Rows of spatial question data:
BEGIN
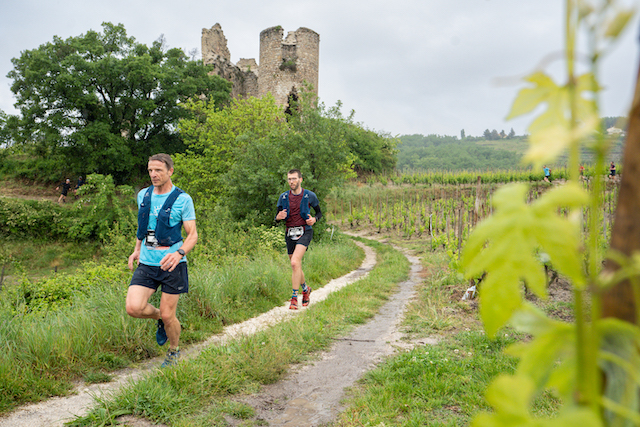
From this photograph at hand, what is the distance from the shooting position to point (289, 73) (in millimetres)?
25828

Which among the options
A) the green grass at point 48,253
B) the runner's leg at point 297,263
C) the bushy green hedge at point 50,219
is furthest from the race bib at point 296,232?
the green grass at point 48,253

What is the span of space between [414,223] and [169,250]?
16.0 m

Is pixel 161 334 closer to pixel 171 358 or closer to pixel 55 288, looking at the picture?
pixel 171 358

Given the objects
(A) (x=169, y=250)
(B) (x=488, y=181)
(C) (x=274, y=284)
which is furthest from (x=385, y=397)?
(B) (x=488, y=181)

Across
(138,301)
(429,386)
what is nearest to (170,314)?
(138,301)

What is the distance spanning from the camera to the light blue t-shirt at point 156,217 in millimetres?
3826

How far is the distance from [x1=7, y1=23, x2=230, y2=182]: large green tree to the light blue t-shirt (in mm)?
18211

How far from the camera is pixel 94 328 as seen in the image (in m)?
4.32

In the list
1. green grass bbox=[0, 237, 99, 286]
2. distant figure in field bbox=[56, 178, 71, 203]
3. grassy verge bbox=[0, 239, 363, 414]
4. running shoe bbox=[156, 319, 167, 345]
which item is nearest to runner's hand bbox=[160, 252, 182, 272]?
running shoe bbox=[156, 319, 167, 345]

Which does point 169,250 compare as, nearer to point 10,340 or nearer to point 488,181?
point 10,340

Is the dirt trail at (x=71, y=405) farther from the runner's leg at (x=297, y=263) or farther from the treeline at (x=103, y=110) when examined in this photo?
the treeline at (x=103, y=110)

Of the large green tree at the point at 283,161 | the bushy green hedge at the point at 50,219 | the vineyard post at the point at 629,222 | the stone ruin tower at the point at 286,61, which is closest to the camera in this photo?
the vineyard post at the point at 629,222

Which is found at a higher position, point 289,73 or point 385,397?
point 289,73

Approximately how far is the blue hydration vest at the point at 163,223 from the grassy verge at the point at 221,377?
1.17 metres
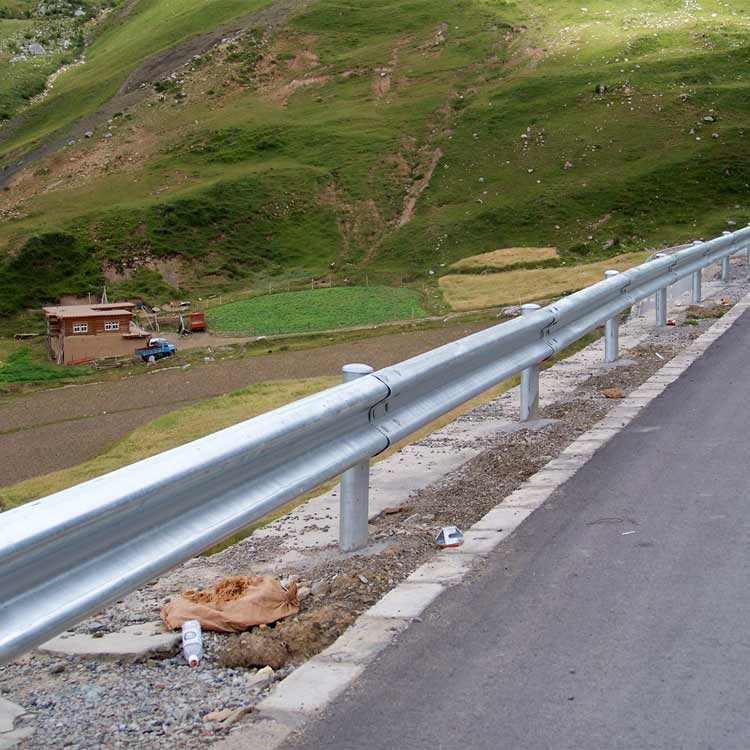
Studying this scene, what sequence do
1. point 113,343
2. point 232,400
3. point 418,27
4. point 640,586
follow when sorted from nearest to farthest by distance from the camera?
point 640,586 → point 232,400 → point 113,343 → point 418,27

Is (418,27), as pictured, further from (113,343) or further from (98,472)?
(98,472)

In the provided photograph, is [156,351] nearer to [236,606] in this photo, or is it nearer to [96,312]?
[96,312]

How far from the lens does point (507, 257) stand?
171 feet

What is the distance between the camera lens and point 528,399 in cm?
878

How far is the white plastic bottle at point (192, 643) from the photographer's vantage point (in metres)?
4.36

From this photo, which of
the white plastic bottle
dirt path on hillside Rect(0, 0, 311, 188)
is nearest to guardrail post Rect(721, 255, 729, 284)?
the white plastic bottle

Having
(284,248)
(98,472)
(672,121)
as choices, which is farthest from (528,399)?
(672,121)

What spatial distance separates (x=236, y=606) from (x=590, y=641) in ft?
5.13

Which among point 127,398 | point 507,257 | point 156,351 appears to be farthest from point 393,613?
point 507,257

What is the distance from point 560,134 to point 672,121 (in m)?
7.01

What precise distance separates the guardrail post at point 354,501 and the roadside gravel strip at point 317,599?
0.33 ft

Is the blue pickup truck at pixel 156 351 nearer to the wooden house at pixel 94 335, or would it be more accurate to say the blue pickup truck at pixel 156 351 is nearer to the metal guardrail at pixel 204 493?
the wooden house at pixel 94 335

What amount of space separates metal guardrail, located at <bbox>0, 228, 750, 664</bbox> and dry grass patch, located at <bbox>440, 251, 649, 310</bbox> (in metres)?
30.2

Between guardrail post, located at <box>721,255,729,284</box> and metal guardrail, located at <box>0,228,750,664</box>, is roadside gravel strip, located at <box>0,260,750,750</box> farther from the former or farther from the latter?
guardrail post, located at <box>721,255,729,284</box>
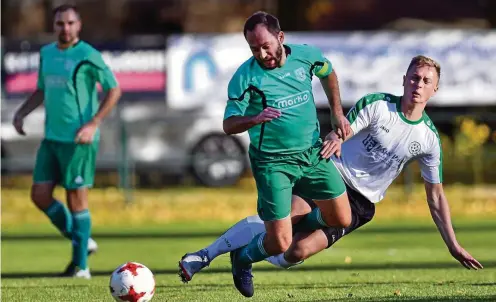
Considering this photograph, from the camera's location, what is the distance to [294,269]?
39.2ft

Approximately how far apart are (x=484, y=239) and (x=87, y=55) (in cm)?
605

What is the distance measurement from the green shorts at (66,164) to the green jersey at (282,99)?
9.97ft

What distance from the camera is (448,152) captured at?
67.7 feet

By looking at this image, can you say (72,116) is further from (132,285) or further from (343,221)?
(343,221)

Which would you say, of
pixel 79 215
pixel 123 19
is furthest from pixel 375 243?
pixel 123 19

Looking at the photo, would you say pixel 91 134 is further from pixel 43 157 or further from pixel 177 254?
pixel 177 254

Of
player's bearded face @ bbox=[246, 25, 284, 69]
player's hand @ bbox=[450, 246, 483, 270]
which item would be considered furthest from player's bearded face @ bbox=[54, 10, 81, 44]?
player's hand @ bbox=[450, 246, 483, 270]

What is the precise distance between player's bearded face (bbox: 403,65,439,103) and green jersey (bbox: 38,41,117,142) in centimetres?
321

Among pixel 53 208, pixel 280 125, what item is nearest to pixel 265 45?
pixel 280 125

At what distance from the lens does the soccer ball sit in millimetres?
8430

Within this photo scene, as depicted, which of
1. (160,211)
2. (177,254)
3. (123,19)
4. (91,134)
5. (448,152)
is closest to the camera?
(91,134)

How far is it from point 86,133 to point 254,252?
2.68 metres

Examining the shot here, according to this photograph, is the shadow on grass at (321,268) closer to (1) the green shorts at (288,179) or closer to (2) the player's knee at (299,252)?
(2) the player's knee at (299,252)

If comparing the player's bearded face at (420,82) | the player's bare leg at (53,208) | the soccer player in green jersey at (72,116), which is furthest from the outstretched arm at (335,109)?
the player's bare leg at (53,208)
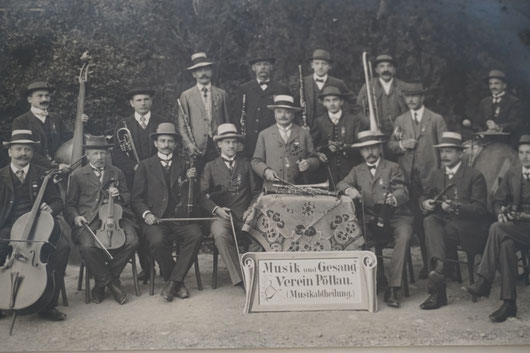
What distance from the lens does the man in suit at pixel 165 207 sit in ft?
21.2

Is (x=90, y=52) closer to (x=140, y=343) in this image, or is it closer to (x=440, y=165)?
(x=140, y=343)

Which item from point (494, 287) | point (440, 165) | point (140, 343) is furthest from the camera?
point (440, 165)

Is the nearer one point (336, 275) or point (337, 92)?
point (336, 275)

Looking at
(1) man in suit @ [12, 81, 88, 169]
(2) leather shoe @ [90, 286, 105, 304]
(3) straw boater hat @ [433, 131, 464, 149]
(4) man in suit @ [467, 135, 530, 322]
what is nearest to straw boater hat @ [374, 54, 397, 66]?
(3) straw boater hat @ [433, 131, 464, 149]

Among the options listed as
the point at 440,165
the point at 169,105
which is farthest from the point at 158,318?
the point at 440,165

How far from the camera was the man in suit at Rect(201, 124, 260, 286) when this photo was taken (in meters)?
6.53

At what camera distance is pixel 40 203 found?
6129mm

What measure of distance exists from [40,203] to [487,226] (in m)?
3.95

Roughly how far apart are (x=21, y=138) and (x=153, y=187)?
1.24 metres

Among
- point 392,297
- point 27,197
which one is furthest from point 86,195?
point 392,297

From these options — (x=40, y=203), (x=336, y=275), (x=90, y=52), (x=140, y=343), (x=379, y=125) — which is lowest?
(x=140, y=343)

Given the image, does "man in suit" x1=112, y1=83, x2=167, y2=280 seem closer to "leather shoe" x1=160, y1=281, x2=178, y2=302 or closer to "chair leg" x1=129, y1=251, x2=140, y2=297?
"chair leg" x1=129, y1=251, x2=140, y2=297

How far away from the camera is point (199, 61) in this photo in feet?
21.7

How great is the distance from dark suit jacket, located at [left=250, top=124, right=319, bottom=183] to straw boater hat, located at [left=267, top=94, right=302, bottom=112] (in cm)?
19
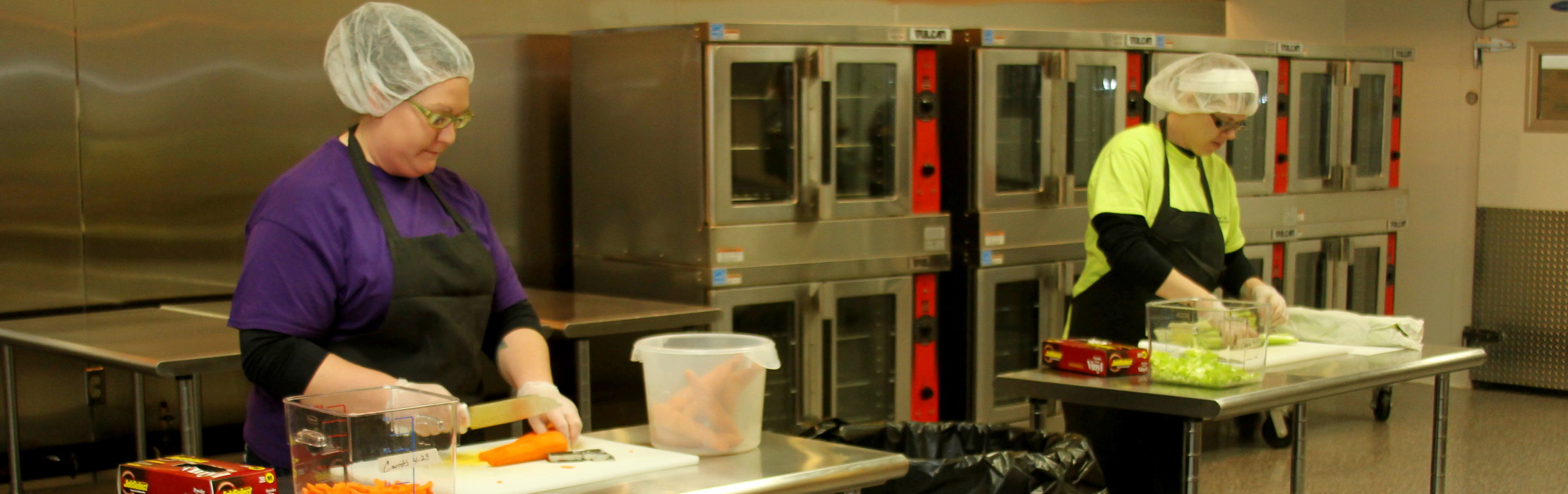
END
* _TASK_
Pull out every line of the records that contains the word "shirt".

* _RESULT_
What is the distance spanning from the camera to the light blue t-shirt at point 156,217 in millimetres?
How far is the distance from [x1=7, y1=23, x2=230, y2=182]: large green tree to the light blue t-shirt (in mm)?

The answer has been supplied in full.